#### [Exercise brief]
Return the material exactly as supplied, apart from the pictures, which are omitted.

»»

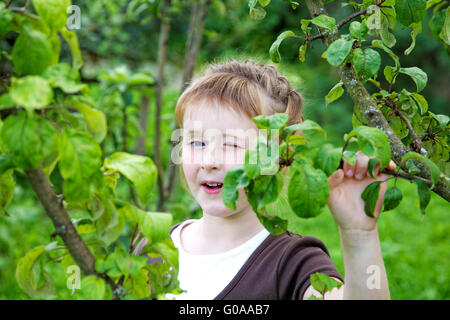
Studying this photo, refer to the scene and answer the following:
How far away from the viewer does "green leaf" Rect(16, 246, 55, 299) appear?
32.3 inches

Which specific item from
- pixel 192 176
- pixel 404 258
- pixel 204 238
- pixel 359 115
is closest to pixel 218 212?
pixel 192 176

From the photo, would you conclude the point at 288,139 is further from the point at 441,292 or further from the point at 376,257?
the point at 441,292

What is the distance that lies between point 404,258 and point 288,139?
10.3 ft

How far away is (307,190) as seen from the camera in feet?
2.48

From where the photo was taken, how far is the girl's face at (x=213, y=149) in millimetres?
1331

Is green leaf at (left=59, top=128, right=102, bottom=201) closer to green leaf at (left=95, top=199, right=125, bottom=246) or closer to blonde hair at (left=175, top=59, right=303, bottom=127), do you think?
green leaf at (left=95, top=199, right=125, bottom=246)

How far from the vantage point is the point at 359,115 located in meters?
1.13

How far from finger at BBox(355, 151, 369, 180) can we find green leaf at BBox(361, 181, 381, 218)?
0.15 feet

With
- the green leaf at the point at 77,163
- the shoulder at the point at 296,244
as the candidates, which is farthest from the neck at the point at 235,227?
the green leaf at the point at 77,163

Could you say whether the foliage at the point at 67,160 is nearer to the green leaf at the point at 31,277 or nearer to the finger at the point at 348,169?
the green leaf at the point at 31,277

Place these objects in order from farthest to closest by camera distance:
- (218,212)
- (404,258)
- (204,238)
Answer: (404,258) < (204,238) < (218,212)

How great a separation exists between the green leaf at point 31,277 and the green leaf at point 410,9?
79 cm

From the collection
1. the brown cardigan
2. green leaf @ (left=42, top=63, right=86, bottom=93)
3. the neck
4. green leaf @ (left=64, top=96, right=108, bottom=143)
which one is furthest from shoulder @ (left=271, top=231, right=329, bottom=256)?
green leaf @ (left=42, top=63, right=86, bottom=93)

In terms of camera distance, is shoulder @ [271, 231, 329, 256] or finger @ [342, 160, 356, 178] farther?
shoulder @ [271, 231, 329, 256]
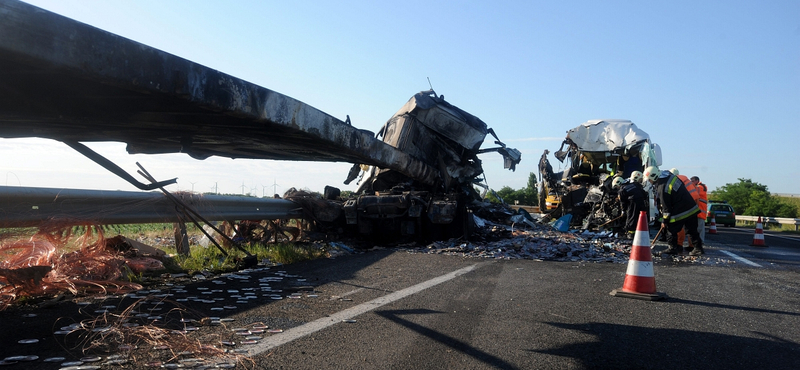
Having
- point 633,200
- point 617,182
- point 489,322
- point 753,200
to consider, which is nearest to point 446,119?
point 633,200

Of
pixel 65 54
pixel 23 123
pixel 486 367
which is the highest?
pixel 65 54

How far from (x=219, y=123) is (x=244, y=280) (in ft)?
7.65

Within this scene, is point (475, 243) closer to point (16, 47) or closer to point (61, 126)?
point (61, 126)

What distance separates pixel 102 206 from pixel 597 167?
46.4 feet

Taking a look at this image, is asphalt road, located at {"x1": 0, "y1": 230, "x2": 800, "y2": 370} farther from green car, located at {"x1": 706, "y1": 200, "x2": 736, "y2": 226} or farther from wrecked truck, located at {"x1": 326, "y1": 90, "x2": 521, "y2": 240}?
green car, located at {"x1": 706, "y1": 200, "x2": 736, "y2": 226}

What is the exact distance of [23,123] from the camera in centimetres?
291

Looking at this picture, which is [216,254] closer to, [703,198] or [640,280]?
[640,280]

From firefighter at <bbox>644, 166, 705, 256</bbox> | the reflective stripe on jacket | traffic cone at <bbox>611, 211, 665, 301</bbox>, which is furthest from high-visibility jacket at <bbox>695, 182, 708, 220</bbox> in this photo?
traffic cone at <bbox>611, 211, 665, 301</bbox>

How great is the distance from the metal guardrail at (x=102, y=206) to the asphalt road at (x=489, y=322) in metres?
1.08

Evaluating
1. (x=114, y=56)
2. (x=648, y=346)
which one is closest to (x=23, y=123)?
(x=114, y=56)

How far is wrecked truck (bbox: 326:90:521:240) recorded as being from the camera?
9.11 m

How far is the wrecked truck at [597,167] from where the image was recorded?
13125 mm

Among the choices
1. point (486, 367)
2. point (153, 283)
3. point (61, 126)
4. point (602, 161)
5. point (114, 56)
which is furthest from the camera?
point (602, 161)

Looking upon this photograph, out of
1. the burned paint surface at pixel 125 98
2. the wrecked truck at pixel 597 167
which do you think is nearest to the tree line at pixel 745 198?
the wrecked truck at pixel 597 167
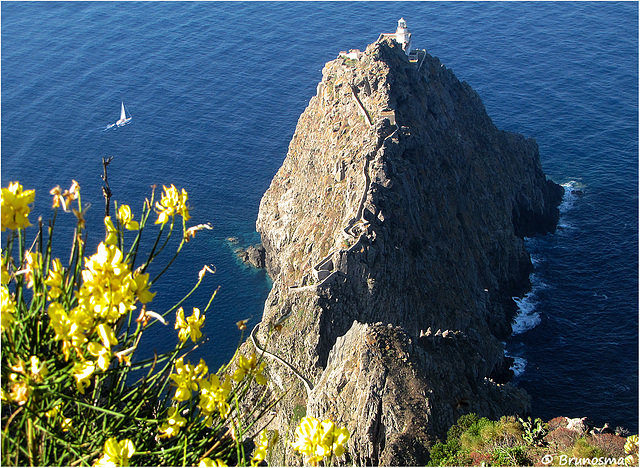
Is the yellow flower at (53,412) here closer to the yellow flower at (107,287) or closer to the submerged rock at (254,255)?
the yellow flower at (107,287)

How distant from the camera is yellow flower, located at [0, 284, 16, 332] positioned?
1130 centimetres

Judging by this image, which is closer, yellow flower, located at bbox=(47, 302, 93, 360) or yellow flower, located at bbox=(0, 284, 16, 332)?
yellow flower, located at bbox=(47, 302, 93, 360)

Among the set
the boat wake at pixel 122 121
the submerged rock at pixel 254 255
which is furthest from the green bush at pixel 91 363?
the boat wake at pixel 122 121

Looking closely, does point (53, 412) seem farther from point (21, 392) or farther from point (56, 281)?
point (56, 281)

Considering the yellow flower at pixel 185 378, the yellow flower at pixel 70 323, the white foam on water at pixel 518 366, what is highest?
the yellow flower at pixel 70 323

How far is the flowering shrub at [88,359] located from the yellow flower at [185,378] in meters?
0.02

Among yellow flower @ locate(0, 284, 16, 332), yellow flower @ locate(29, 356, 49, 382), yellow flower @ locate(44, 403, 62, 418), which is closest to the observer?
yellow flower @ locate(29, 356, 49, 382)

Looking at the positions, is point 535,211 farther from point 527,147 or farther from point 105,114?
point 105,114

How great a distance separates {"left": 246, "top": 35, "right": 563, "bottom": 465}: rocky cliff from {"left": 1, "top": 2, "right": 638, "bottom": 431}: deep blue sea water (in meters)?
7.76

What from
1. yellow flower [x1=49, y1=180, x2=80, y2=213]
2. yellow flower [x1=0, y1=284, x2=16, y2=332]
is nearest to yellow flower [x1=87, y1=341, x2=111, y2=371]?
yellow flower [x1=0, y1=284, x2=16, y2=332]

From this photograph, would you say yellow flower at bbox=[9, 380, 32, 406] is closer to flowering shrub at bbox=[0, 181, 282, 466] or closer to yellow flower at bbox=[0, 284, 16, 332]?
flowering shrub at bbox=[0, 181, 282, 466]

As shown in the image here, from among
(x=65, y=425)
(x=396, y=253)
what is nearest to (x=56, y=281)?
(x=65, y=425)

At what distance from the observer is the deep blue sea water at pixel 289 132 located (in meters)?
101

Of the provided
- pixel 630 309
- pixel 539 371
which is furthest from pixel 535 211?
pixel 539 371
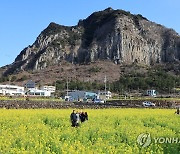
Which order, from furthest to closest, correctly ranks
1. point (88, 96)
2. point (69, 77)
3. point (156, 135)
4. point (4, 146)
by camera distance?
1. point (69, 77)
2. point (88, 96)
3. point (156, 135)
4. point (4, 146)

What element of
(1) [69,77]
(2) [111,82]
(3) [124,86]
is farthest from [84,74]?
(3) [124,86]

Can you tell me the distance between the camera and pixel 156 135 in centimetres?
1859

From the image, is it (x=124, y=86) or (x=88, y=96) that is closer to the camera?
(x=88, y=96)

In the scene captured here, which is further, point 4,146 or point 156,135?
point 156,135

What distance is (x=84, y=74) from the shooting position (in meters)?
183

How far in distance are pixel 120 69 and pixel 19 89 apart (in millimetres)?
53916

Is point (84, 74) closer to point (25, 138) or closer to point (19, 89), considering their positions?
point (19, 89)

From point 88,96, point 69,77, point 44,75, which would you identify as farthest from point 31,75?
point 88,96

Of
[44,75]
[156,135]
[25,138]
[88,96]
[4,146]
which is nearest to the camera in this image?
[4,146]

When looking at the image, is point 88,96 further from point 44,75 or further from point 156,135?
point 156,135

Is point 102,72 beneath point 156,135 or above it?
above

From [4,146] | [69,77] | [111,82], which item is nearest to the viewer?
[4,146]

««

#### [Correct output]
Studying this photo, refer to the scene and answer the following:
How far away from the viewer does "green leaf" Rect(16, 246, 55, 299) appear?
32.3 inches

Which specific item from
- pixel 192 176
- pixel 404 258
- pixel 204 238
- pixel 359 115
is closest to pixel 218 212?
pixel 192 176

From the photo, would you conclude the point at 288,139 is further from the point at 441,292 or further from the point at 376,257?
the point at 441,292

What is the distance that lies between point 404,258 and point 288,139?
10.3 ft

How far away is (307,190) as seen from the camera in feet?
2.48

From where the photo was taken, how far is the girl's face at (x=213, y=149) in millimetres?
1331

Is green leaf at (left=59, top=128, right=102, bottom=201) closer to green leaf at (left=95, top=199, right=125, bottom=246) or closer to blonde hair at (left=175, top=59, right=303, bottom=127), do you think?
green leaf at (left=95, top=199, right=125, bottom=246)

How far from the vantage point is the point at 359,115 located in meters?
1.13

How far from finger at BBox(355, 151, 369, 180) can we find green leaf at BBox(361, 181, 381, 218)?
0.15 feet

With
- the green leaf at the point at 77,163
- the shoulder at the point at 296,244
as the candidates, which is farthest from the neck at the point at 235,227?
the green leaf at the point at 77,163

Could you say whether the foliage at the point at 67,160 is nearer to the green leaf at the point at 31,277 or nearer to the finger at the point at 348,169?
the green leaf at the point at 31,277

Place these objects in order from farthest to closest by camera distance:
- (218,212)
- (404,258)
- (204,238)
Answer: (404,258) < (204,238) < (218,212)

How great a separation exists between the green leaf at point 31,277 and the green leaf at point 410,9?
79 cm

From the collection
1. the brown cardigan
2. green leaf @ (left=42, top=63, right=86, bottom=93)
3. the neck
4. green leaf @ (left=64, top=96, right=108, bottom=143)
which one is furthest from shoulder @ (left=271, top=231, right=329, bottom=256)?
green leaf @ (left=42, top=63, right=86, bottom=93)

In terms of camera distance, is shoulder @ [271, 231, 329, 256] or finger @ [342, 160, 356, 178] farther?
shoulder @ [271, 231, 329, 256]
Having
- point 633,200
- point 617,182
- point 489,322
- point 753,200
to consider, which is nearest to point 446,119?
point 633,200

Of
pixel 65 54
pixel 23 123
pixel 486 367
which is the highest?
pixel 65 54

How far from (x=219, y=123) is (x=244, y=280) (in ft)?
7.65

Within this scene, is point (475, 243) closer to point (16, 47) or closer to point (61, 126)?
point (61, 126)

What distance separates pixel 102 206 from pixel 597 167?
46.4 feet

Taking a look at this image, is asphalt road, located at {"x1": 0, "y1": 230, "x2": 800, "y2": 370} farther from green car, located at {"x1": 706, "y1": 200, "x2": 736, "y2": 226} or farther from wrecked truck, located at {"x1": 326, "y1": 90, "x2": 521, "y2": 240}?
green car, located at {"x1": 706, "y1": 200, "x2": 736, "y2": 226}

What is the exact distance of [23,123] from the camera in centimetres?
291

Looking at this picture, which is [216,254] closer to, [703,198] or [640,280]?
[640,280]

From firefighter at <bbox>644, 166, 705, 256</bbox> | the reflective stripe on jacket | traffic cone at <bbox>611, 211, 665, 301</bbox>, which is furthest from high-visibility jacket at <bbox>695, 182, 708, 220</bbox> in this photo?
traffic cone at <bbox>611, 211, 665, 301</bbox>

How great is the distance from the metal guardrail at (x=102, y=206) to the asphalt road at (x=489, y=322) in metres?
1.08

Evaluating
1. (x=114, y=56)
2. (x=648, y=346)
which one is closest to (x=23, y=123)?
(x=114, y=56)

How far is wrecked truck (bbox: 326:90:521:240) recorded as being from the camera?
9.11 m

How far is the wrecked truck at [597,167] from where the image was recorded?
13125 mm

Among the choices
1. point (486, 367)
2. point (153, 283)
3. point (61, 126)
4. point (602, 161)
5. point (114, 56)
which is furthest from the camera?
point (602, 161)

Looking upon this photograph, out of
1. the burned paint surface at pixel 125 98
2. the wrecked truck at pixel 597 167
which do you think is nearest to the tree line at pixel 745 198?
the wrecked truck at pixel 597 167
Is the yellow flower at (53,412) here closer to the yellow flower at (107,287) or closer to the submerged rock at (254,255)?
the yellow flower at (107,287)

How distant from the camera is yellow flower, located at [0, 284, 16, 332] positioned?
1130 centimetres

Judging by this image, which is closer, yellow flower, located at bbox=(47, 302, 93, 360) or yellow flower, located at bbox=(0, 284, 16, 332)?
yellow flower, located at bbox=(47, 302, 93, 360)

Among the set
the boat wake at pixel 122 121
the submerged rock at pixel 254 255
which is furthest from the green bush at pixel 91 363?
the boat wake at pixel 122 121

Looking closely, does point (53, 412) seem farther from point (21, 392) or farther from point (56, 281)?
point (56, 281)

Considering the yellow flower at pixel 185 378, the yellow flower at pixel 70 323, the white foam on water at pixel 518 366, what is highest?
the yellow flower at pixel 70 323

How far is the flowering shrub at [88,359] located from the yellow flower at [185,378] in meters?
0.02

Among yellow flower @ locate(0, 284, 16, 332), yellow flower @ locate(29, 356, 49, 382), yellow flower @ locate(44, 403, 62, 418), which is closest to the observer?
yellow flower @ locate(29, 356, 49, 382)

Looking at the positions, is point 535,211 farther from point 527,147 or farther from point 105,114?
point 105,114

How great a distance separates {"left": 246, "top": 35, "right": 563, "bottom": 465}: rocky cliff from {"left": 1, "top": 2, "right": 638, "bottom": 431}: deep blue sea water (in meters)?
7.76

What from
1. yellow flower [x1=49, y1=180, x2=80, y2=213]
2. yellow flower [x1=0, y1=284, x2=16, y2=332]
is nearest to yellow flower [x1=87, y1=341, x2=111, y2=371]?
yellow flower [x1=0, y1=284, x2=16, y2=332]

From this photograph, would you say yellow flower at bbox=[9, 380, 32, 406] is closer to flowering shrub at bbox=[0, 181, 282, 466] or closer to yellow flower at bbox=[0, 284, 16, 332]?
flowering shrub at bbox=[0, 181, 282, 466]

As shown in the image here, from among
(x=65, y=425)
(x=396, y=253)
what is nearest to (x=56, y=281)?
(x=65, y=425)

At what distance from the observer is the deep blue sea water at pixel 289 132 located (in meters)?
101

Of the provided
- pixel 630 309
- pixel 539 371
which is furthest from pixel 535 211?
pixel 539 371
Which order, from furthest to closest, correctly ranks
1. point (88, 96)
2. point (69, 77)
3. point (156, 135)
4. point (4, 146)
by camera distance?
1. point (69, 77)
2. point (88, 96)
3. point (156, 135)
4. point (4, 146)

What element of
(1) [69,77]
(2) [111,82]
(3) [124,86]
is farthest from [84,74]?
(3) [124,86]

Can you tell me the distance between the camera and pixel 156 135 in centimetres?
1859

From the image, is it (x=124, y=86) or (x=88, y=96) that is closer to the camera?
(x=88, y=96)

In the scene captured here, which is further, point 4,146 or point 156,135?
point 156,135

What distance is (x=84, y=74) from the shooting position (in meters)?
183

How far in distance are pixel 120 69 and pixel 19 89 apart (in millimetres)?
53916

Is point (84, 74) closer to point (25, 138) or closer to point (19, 89), considering their positions?
point (19, 89)

From point 88,96, point 69,77, point 44,75, which would you identify as farthest from point 31,75?
point 88,96

Of
[44,75]
[156,135]
[25,138]
[88,96]
[4,146]
which is nearest to the camera in this image?
[4,146]

When looking at the image, is point 88,96 further from point 44,75 or further from point 156,135?
point 156,135

Is point 102,72 beneath point 156,135 or above it?
above

From [4,146] | [69,77] | [111,82], which item is nearest to the viewer?
[4,146]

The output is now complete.